Bu sabah saat 8.30 gibi Saint Jean Pied de Port kasabasina vardik. Kucuk bir aramadan sonra Haci kayit burosunu bulduk. Buroda bulunan Lubnanli memur ilk once fotograf cekilmesini istemesede bizim Turk oldugumuzu ogrenince cok ilgi gosterip fotograf cektirdi. Hollandadan geldigimizi soyleyince bize yolun karsisinda olan Hollanda misafirhanesine gonderdi. L´Esprit de Chemin isimli misafirhanede bay Arno ve bayan Humberta ve gonullu olarak çalisanlar bizi guleryuzle karsiladilar. Kahve verdiler ve ayrintili yol bilgilerini verdiler. Disarda yagmur yagiyor. Uzun zamandan beri yagmurda yola baslayan olmadigini soyluyorlar.

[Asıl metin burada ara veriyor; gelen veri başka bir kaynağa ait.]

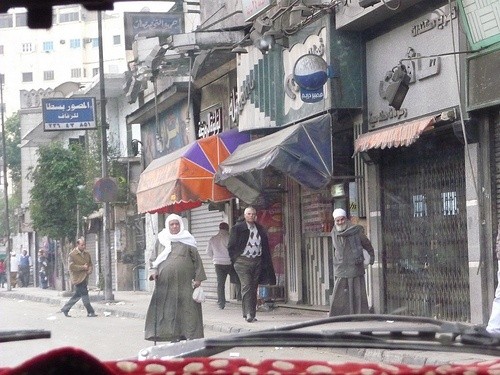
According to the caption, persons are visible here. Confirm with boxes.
[144,214,207,343]
[227,207,276,322]
[0,259,6,288]
[61,238,97,318]
[38,249,49,289]
[328,208,375,317]
[206,221,240,309]
[18,250,32,288]
[10,252,19,289]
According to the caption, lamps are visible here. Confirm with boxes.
[379,48,477,110]
[130,139,142,155]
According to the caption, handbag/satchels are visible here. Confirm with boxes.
[191,279,206,303]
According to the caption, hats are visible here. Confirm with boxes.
[333,209,346,219]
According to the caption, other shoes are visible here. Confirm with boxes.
[247,314,253,322]
[61,309,71,317]
[87,312,97,317]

Kapida fotograf çektirirken adamin biride disari çikiyordu. Bizim Turkçe konustugumuzu duyunca bize Turkçe konusmaya basladi. Adim Dean dedi. Kanadadan geliyormus. Istanbulda Turkoloji okumus. Iyiki sizi gordum dedi buralarda hiç Turkçe konusan yok diye dert yandi. Insallah yolda gorusuruz dedi. O bir gun sonra yola çikacakmis. Dilaver benimle ilk kilometreleri yurumek istedi. Arno Dilavere yagmurlugunu verdi. Geri donus yolunda iade etmek sartiyla. Burada insanlar birbirine daha guvenir oluyorlar. Yagmur bardaktan bosanircasina yagiyor. Allahin lutfu. Bugune yagacagi tuttu. Koyun çikisinda hemen yol yukselmeye basliyor. Hemen heryer yemyesil. Dilaverin spor ayakkabilari hemen islanmaya basliyor. Koyun yollari ve dag yolu tertemiz. Yollarda mavi deniz kabugu resimlerini takip ediyoruz. Yol epey rampali. 180 metreden basladik. 1 saat yurumeden sonra yorgunluk basti. 2 saat sonra bir koy evinde durduk. Koylu ile merhabalastik. Çesmeden su içtik. Dilaver usumeye basladigindan arabaya bindi. Hassan benimle yurumeye basladi. Burada manzara muhtesem. Yukselmeye basladigimizdan asagida vadiyi daha iyi gorebiliyoruz. Kan ter içinde kaldik. Yolda baska bir çesmeden su içiyoruz. 4 saat sonra ilk misafirhaneye ulasiyoruz. Kahvemizi yudumlarken ben ustumu degistiriyorum. Sirimsiklak olmusun terden. Kaç kilometre yurudugumuze bakiyoruz. Yanliz 8 kilometre yurumusuz. Ve ben bittim. Daha 18 kilometre yurumem gerekiyor.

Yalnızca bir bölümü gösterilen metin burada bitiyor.